L’attrice romana impegnata nell’horror sexy diretto da Federico Zampaglione


“Tulpa” segna il ritorno alla regia di Federico Zampaglione dei Tiromancino che dirige sul set la compagna Claudia Gerini in un thriller erotico, omaggio al giallo all’italiana modello Dario Argento. Una pellicola stracarica di sensualità in cui la protagonista sfoga i suoi istinti sessuali in un club, dove i soci iniziano a morire misteriosamente.

Il film, ambientato in una Roma astratta e notturna, è imperniato su sesso, droga e carriera, in una maniera tale che lo stesso regista lo definisce come “un pugno nello stomaco”

Tratta la storia di una manager di successo, Lisa Boeri, interpretata dalla stessa Gerini, senza legami affettivi, dedita esclusivamente alla carriera, dall’insospettabile doppia vita.
Di notte infatti diviene assidua frequentatrice di un trasgressivo club privato, “Tulpa”, dove scatena le sue perversioni erotiche.
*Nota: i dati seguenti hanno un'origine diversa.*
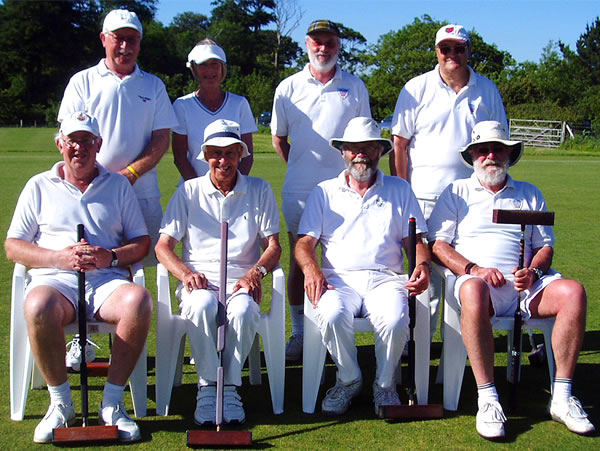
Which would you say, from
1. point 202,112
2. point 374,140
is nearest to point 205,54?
point 202,112

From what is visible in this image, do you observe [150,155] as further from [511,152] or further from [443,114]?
[511,152]

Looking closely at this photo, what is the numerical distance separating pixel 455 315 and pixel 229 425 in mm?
1347

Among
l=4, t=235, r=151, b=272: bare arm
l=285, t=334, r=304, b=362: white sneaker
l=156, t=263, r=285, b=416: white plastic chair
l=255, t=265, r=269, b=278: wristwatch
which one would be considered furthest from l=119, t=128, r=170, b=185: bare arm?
l=285, t=334, r=304, b=362: white sneaker

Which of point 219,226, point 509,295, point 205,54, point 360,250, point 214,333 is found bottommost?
point 214,333

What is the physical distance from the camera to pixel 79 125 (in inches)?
153

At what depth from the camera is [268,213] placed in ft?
14.1

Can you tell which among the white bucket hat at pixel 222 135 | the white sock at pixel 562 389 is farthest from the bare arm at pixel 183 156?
the white sock at pixel 562 389

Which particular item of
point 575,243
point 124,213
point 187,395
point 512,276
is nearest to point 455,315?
point 512,276

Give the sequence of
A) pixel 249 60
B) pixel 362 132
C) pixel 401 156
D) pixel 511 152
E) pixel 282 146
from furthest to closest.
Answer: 1. pixel 249 60
2. pixel 282 146
3. pixel 401 156
4. pixel 511 152
5. pixel 362 132

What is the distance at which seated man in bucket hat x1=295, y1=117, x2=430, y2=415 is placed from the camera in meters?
3.92

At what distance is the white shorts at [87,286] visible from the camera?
3770mm

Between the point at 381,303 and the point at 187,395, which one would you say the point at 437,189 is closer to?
the point at 381,303

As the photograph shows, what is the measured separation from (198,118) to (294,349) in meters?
1.67

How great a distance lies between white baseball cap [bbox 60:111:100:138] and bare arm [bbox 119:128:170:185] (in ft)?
1.79
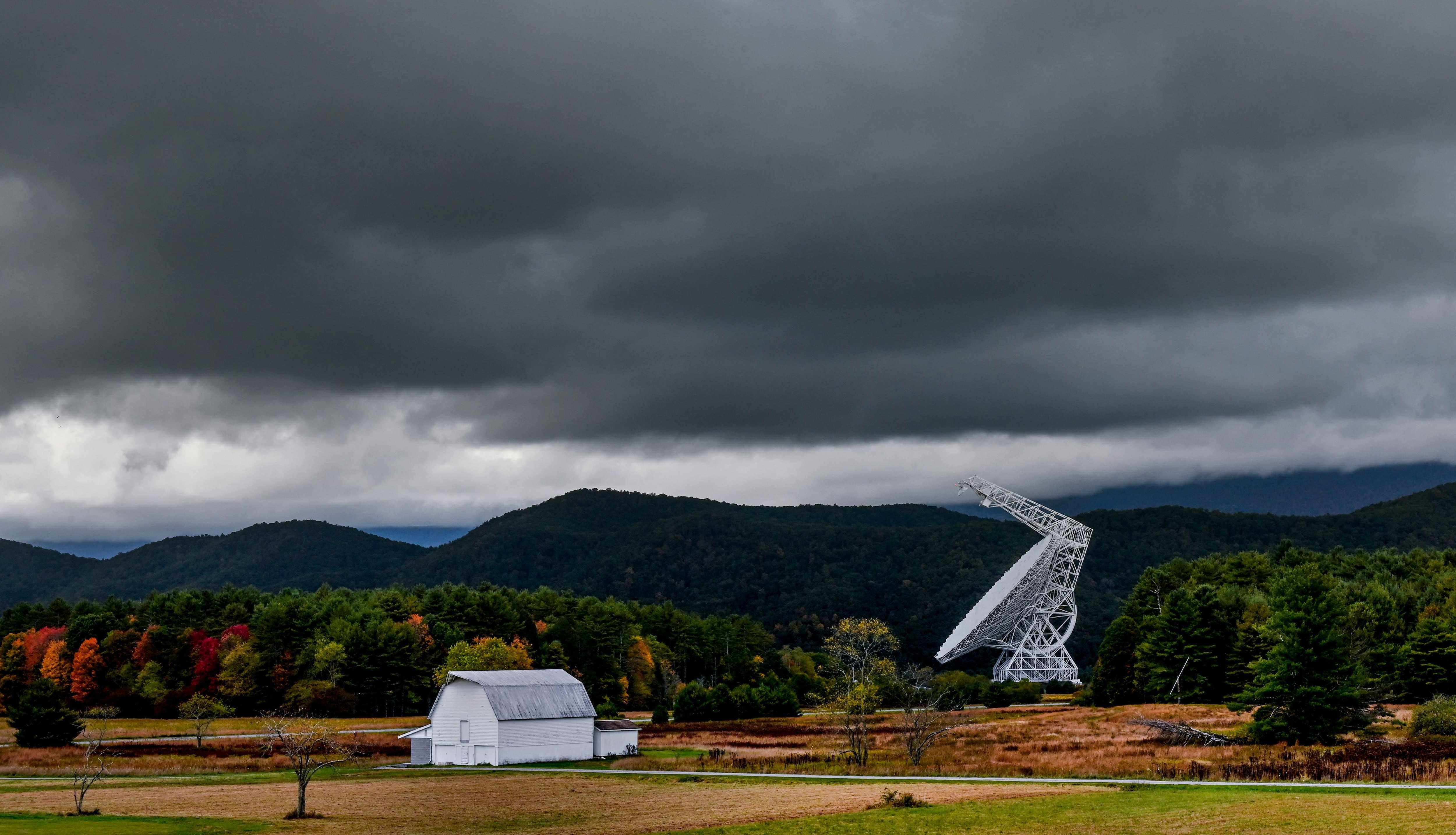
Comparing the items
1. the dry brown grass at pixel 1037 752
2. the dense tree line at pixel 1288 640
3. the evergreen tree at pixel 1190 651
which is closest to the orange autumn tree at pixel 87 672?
the dry brown grass at pixel 1037 752

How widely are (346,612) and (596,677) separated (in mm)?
24592

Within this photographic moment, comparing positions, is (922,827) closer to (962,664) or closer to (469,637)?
(469,637)

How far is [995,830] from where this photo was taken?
2791 cm

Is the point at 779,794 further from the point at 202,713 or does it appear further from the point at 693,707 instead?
the point at 693,707

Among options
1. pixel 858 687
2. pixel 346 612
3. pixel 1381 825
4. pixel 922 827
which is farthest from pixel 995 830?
pixel 346 612

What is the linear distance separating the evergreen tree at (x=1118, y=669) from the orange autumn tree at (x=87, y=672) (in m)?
88.5

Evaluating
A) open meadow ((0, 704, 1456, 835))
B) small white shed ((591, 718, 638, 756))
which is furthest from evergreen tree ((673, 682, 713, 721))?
small white shed ((591, 718, 638, 756))

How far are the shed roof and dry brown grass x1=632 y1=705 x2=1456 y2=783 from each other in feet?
16.2

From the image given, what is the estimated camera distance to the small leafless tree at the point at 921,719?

Quando però i suoi amanti iniziano a morire tra orribili supplizi in una sequela di omicidi, la donna inizia ad indagare personalmente. Le conseguenze saranno inimmaginabili.

Federico Zampaglione riabbraccia lo stile horror, in cui si era già cimentato con “Shadow” (2009), proponendo un cast che, oltre a Claudia Gerini, annovera anche Michele Placido e Ivan Franek.

Claudia Gerini, in un’intervista rilasciata a Sky Cine News, ha spiegato che “Tulpa”(un termine della lingua tibetana, usato in ambito buddhista, soprattutto meditativo) rappresenta anche la parte oscura di tutti noi: “Per me significa anche disubbidire a noi stessi, non camminare su binari sempre dritti“.